**Text**
++++
Derive an optimized case-of expression from a function that takes a closed set as its input

I have a closed set of values:

data Value = A | B | C | D | E ...
  deriving (Eq, Ord, Show)

And a data structure that represents their order:

order :: [[Value]]
order = [
  [ B ],
  [ A, D ],
  [ C ],
  ...
  ]

I need to convert a Value's order into an Int. I could do it like this:

prec' :: [[Value]] -> Value -> Int
prec' [] _ = 0
prec' (vs : rest) v = if v `elem` vs
  then 1 + length rest
  else prec' rest v

prec :: Value -> Int
prec = prec' order

However this prec has complexity O(n).

What I would want, is a very lightweight and optimized function like this one:

prec :: Value -> Int
prec = \case
  A -> 2
  B -> 3
  C -> 1
  D -> 2
  E -> 0
  ...

But of course I don't want to write it manually, otherwise it risks being inconsistent with the information stored in order. The Haskell compiler should be able to derive that function on its own easily, since its input is a closed set.
++++
**Provided information**
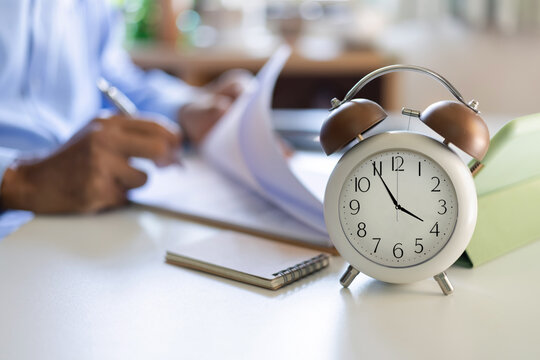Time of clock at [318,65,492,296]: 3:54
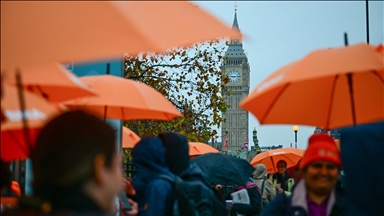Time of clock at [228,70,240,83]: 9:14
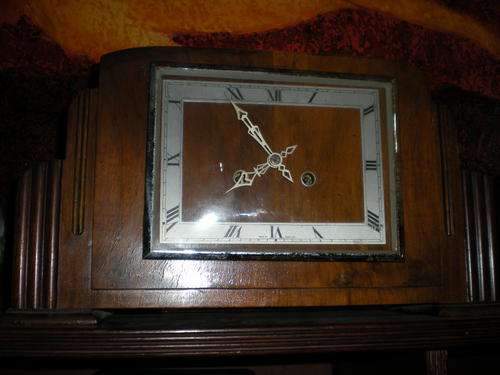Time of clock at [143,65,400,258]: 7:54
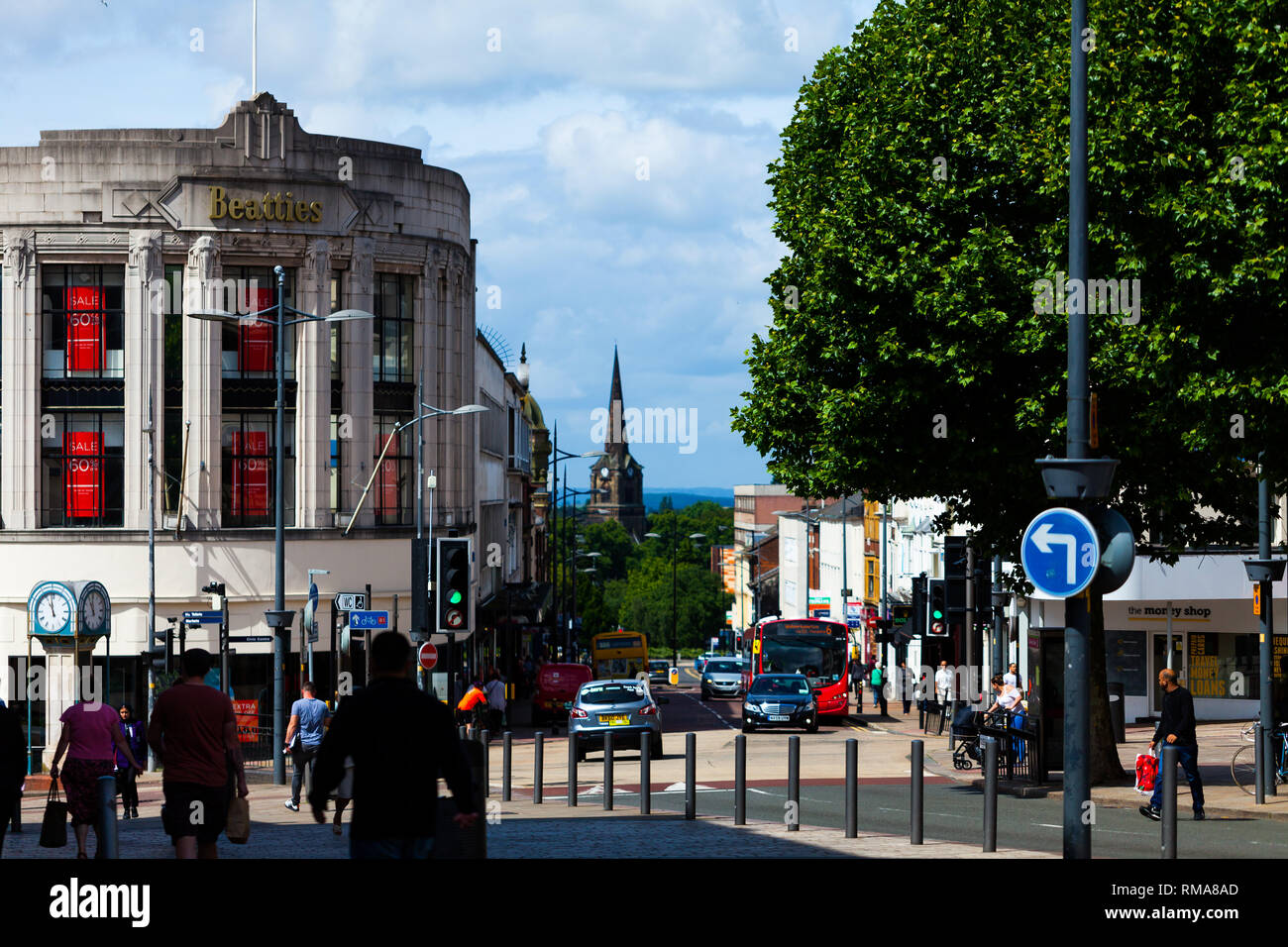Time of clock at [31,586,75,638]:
++++
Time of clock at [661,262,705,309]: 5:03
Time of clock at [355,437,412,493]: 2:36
++++
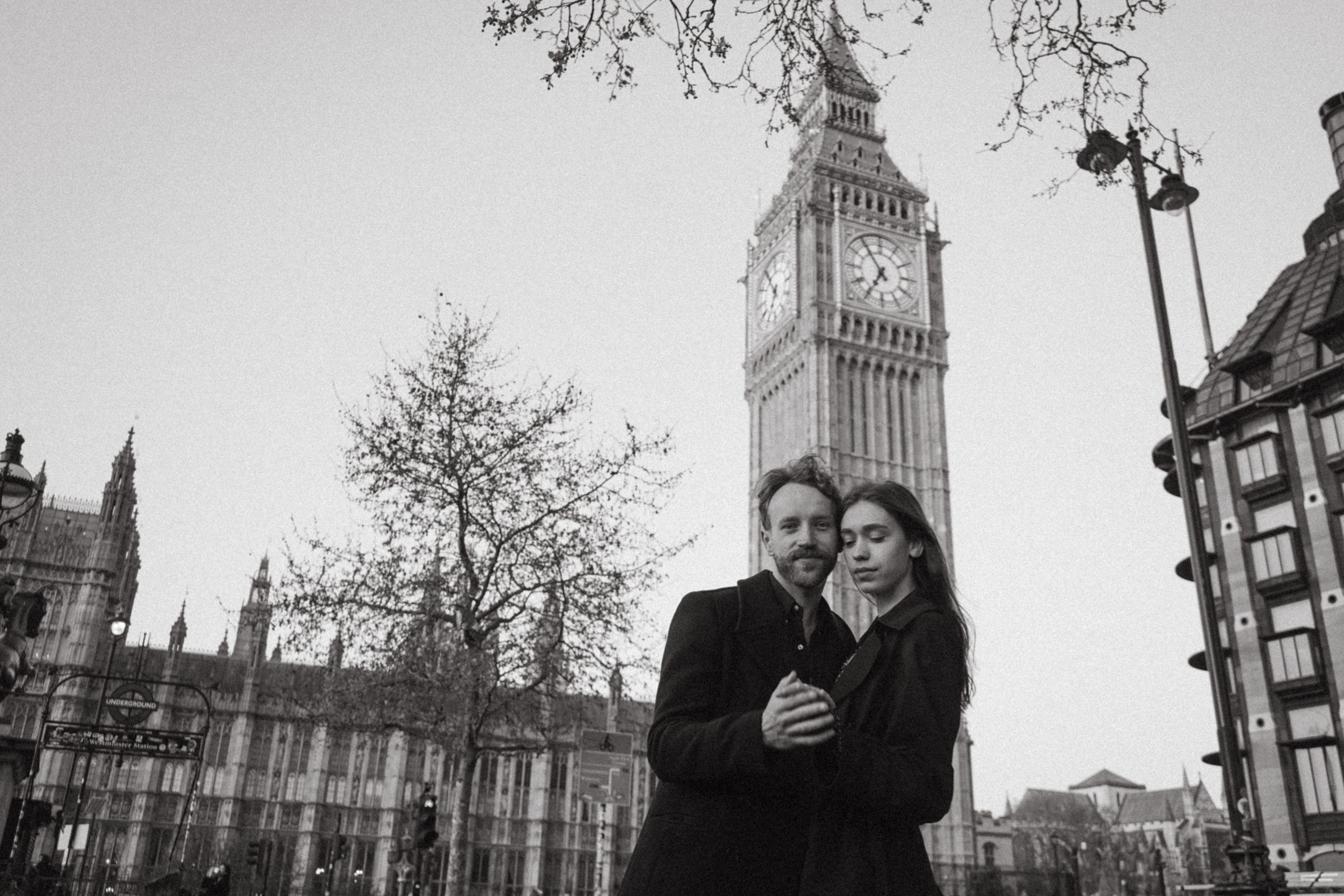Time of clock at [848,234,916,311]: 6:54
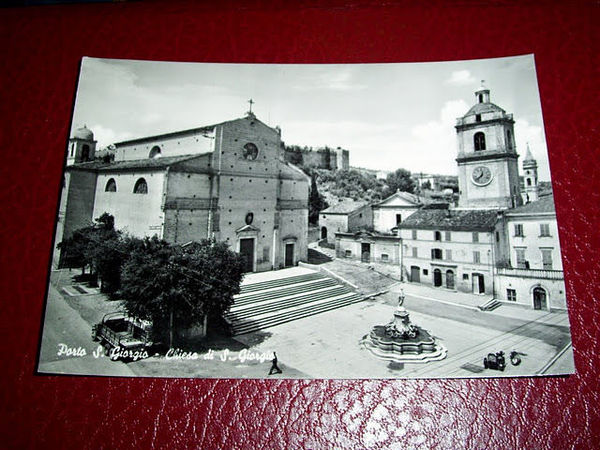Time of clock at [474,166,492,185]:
++++
**Aim**
Pick up the Haskell question about deriving a precedence function from the order list, and write what follows its last sentence.

**Output of the task**
How can I get GHC to generate a function like the latest definition of prec?

Solution 1: Use Template Haskell to generate the code you want.

Solution 2 (expanded below): (Ab)use the simplifier.

The main obstacle to simplification is that GHC will not inline recursive functions. One workaround is to do the recursion through type classes.

-- Intuitively unroll :: Nat -> (a -> a) -> (a -> a)
-- but the nat is now a type-level parameter.
class Unroll (n :: Nat) where
unroll :: (a -> a) -> (a -> a)
instance Unroll 0 where
unroll = id
instance {-# OVERLAPPABLE #-} Unroll (n-1) => Unroll n where
unroll f = f . unroll @(n-1) f

This lets you define the following fixpoint operator that unfolds the first n iterations:

unrollfix :: forall n a. Unroll n => (a -> a) -> a
unrollfix f = unroll @n f (fix f)

You then need to write all recursive functions using fix, and replace fix with unrollfix. You have to sprinkle some INLINE pragmas around too.

elem with fix:

elem :: forall a. Eq a => a -> [a] -> Bool
elem = fix go
where
go elem_ x [] = False
go elem_ x (y : ys) = x == y || elem_ x ys

elem with unrollfix:

{-# INLINE uelem #-}
uelem :: forall n a. (Unroll n, Eq a) => a -> [a] -> Bool
uelem = unrollfix @n go
where
go elem_ x [] = False
go elem_ x (y : ys) = x == y || elem_ x ys

Also length (omitted), and prec'.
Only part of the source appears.